Então ele com uma risada espetacularmente macabra respondeu. – Matar o anticristo, o que mais seria?

Dizendo isso ele foi caminhando lentamente em minha direção, e novamente ele fazia parte de mim, então eu sabia o que fazer.
Saindo da casa pude ouvir Éter chamando por meu nome, implorando que eu ficasse, mas eu já havia sido arrebatado, não havia mais volta. Nas colinas que contornavam a cidade eu pude o ver caindo, um lindo anjo coberto por sangue. E a minha volta uma procissão se formava, enquanto a besta agonizava, seu nome era entoado a uma só voz.
E então uma marcha se formou, todos os corpos sem alma caminhando para se oferecer ao falso Deus, a ruína do mundo. Sob meus pés posso ouvir as chamas gritando por seus nomes. Não há mais volta, todos estão condenados e então eu sei o que deve ser feito, em meu ouvido todos sussurram.
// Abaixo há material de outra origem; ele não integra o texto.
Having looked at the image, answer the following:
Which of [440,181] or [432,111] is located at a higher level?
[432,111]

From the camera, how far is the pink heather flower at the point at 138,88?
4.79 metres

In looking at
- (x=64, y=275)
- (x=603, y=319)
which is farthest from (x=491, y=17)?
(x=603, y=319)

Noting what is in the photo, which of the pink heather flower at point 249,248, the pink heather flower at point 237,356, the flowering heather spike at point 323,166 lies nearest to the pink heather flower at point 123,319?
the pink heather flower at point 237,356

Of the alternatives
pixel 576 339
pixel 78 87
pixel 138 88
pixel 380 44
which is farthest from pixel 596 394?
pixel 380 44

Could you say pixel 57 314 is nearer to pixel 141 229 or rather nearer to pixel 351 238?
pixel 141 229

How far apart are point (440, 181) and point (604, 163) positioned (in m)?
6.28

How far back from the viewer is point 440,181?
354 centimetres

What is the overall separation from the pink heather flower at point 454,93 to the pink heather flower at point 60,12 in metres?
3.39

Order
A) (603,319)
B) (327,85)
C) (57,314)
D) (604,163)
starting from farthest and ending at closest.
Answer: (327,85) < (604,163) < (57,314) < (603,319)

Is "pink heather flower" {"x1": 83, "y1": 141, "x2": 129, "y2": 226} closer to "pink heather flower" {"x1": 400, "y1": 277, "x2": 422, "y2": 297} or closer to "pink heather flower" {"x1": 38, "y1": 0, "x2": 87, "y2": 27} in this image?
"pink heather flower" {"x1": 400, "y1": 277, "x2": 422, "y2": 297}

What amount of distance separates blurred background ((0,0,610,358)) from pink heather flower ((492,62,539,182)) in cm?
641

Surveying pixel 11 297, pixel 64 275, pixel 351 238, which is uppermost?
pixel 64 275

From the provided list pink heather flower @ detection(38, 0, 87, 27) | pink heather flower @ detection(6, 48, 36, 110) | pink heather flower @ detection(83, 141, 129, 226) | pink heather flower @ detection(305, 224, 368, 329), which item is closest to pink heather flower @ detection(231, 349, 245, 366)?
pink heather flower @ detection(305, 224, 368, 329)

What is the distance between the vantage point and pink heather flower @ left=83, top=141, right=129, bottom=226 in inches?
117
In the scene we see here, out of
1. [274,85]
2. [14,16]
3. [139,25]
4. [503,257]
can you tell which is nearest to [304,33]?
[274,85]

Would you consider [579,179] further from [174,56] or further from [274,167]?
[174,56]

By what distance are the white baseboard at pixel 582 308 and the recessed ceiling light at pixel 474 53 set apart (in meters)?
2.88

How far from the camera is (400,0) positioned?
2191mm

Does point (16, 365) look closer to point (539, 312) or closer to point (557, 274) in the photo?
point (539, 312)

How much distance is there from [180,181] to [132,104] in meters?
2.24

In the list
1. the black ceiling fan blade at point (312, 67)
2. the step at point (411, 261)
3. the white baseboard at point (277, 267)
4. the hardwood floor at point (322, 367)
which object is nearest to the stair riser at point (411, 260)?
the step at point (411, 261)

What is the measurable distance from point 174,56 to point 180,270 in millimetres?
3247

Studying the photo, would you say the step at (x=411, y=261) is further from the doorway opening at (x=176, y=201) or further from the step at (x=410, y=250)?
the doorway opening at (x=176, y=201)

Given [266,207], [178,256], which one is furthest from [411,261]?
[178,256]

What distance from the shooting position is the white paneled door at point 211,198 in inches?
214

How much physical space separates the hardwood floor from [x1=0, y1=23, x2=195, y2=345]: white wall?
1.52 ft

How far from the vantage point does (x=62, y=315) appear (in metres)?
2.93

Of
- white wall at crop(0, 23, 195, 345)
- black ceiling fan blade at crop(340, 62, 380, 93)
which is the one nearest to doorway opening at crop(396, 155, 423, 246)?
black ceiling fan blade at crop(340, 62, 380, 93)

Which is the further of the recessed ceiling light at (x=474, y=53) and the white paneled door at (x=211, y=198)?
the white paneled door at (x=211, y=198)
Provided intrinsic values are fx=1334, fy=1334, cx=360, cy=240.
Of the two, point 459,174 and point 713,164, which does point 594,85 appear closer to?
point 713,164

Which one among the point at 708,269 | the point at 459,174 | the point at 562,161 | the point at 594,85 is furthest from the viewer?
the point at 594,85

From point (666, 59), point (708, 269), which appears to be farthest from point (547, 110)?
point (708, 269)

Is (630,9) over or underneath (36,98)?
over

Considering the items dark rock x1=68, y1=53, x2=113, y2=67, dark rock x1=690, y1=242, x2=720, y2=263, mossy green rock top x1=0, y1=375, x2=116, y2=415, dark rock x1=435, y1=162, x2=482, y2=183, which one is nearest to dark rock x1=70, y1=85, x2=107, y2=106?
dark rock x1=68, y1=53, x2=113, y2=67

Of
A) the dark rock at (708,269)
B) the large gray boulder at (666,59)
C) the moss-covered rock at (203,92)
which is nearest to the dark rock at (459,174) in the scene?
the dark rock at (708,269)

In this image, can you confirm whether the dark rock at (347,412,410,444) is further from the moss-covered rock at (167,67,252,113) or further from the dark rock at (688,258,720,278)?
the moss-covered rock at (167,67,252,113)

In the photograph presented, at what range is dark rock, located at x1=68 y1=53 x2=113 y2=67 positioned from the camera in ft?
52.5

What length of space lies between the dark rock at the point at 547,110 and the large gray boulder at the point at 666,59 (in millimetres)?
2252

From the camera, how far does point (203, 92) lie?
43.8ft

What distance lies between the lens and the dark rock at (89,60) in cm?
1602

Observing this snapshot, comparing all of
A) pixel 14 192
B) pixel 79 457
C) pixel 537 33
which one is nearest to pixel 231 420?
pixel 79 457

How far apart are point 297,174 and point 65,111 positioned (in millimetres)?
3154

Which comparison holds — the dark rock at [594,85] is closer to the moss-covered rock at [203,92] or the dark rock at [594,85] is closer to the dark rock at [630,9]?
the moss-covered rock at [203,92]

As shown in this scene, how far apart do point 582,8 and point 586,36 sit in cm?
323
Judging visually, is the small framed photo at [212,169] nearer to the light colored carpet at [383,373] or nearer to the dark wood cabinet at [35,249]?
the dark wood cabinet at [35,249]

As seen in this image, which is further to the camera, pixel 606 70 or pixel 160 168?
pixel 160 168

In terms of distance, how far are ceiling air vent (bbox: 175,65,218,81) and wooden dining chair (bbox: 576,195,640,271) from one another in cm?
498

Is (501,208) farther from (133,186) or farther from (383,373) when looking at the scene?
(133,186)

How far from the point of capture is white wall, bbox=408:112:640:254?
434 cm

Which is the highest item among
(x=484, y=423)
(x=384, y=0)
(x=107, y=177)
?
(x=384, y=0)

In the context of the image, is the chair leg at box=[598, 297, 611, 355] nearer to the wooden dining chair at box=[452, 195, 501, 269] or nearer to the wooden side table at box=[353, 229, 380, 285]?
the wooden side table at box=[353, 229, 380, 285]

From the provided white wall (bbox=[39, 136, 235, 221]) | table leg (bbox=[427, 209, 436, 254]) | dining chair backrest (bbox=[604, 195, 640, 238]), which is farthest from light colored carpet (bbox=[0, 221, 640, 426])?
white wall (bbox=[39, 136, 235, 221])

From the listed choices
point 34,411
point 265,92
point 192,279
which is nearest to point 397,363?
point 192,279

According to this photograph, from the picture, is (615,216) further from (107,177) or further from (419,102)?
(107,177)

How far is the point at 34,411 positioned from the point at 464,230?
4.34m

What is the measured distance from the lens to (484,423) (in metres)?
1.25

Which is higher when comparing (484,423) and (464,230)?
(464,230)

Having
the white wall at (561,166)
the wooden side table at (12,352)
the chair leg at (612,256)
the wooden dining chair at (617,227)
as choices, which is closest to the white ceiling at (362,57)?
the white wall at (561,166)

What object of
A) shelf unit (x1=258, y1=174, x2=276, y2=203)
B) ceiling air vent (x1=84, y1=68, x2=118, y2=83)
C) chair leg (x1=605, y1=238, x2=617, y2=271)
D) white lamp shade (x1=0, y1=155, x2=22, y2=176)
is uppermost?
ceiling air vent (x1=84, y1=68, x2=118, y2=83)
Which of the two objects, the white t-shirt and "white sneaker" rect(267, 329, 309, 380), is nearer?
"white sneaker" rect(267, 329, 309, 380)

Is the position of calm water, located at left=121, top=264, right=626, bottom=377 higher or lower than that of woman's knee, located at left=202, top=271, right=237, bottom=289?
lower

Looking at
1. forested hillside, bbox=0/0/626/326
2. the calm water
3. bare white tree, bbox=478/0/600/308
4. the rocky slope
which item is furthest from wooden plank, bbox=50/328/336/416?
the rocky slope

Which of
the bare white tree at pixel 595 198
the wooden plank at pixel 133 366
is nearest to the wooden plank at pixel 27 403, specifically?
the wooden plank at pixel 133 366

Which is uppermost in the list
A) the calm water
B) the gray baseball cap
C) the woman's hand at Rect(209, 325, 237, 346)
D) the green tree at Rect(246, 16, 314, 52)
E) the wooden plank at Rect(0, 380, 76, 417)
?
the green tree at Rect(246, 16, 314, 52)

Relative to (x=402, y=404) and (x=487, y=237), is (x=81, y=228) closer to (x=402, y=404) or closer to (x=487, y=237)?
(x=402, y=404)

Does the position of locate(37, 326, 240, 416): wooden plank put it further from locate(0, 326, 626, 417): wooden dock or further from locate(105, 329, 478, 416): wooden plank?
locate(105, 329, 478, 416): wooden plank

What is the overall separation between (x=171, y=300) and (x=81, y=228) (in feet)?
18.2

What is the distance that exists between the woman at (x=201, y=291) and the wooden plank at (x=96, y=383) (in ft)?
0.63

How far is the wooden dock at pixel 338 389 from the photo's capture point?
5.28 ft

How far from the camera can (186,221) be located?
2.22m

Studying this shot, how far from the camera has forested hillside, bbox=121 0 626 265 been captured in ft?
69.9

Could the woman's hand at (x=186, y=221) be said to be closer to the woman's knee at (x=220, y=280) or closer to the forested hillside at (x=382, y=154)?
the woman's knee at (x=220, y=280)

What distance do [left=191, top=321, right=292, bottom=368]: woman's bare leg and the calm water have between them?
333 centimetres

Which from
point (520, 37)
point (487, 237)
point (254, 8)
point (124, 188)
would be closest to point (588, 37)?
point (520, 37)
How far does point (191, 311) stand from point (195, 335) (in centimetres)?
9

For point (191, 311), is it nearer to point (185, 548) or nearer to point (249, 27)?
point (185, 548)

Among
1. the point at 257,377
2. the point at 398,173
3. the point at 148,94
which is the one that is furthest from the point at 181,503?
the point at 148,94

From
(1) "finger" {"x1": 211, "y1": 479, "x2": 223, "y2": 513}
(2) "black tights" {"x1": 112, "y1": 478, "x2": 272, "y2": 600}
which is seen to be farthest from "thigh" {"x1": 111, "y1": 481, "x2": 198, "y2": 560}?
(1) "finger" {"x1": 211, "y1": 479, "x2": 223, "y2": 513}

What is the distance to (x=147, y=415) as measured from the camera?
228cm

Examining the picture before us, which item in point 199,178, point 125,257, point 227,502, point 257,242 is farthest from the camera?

Quando amanhece tudo está bem, eu caminho por entre os corpos iluminados pela aurora, com a faca empunhada em uma das mãos e o terço na outra vou em direção a Ele. Chegam às viaturas, os jornais noticiando a chacina, e no final da rua esperando minha sentença, seguro em meus braços coberta de sangue, a criança estripada, o anticristo morto e mandado de volta ao inferno por minhas mãos.

Sou levado algemado, aos gritos de “assassino” e “monstro”, não entendem o que aconteceu ali e acham que eu sou louco, eu tentei alertar a todos, mas foi em vão. Hoje caminhando pelo corredor da morte eu chego ao fim da minha vida, mas cumpri minha missão, o fim está chegando, não digam que eu não avisei!”

Esta foi a carta escrita, antes de sua morte na cadeira elétrica, pelo assassino em série que esfaqueou e matou mais de 20 pessoas em um evento que ficou conhecido como A Procissão Vermelha. Gravado em sua lápide, ecoando por toda eternidade, podemos entender as vozes que o perturbavam “Tem um maníaco lá fora, e ele mora na minha mente”.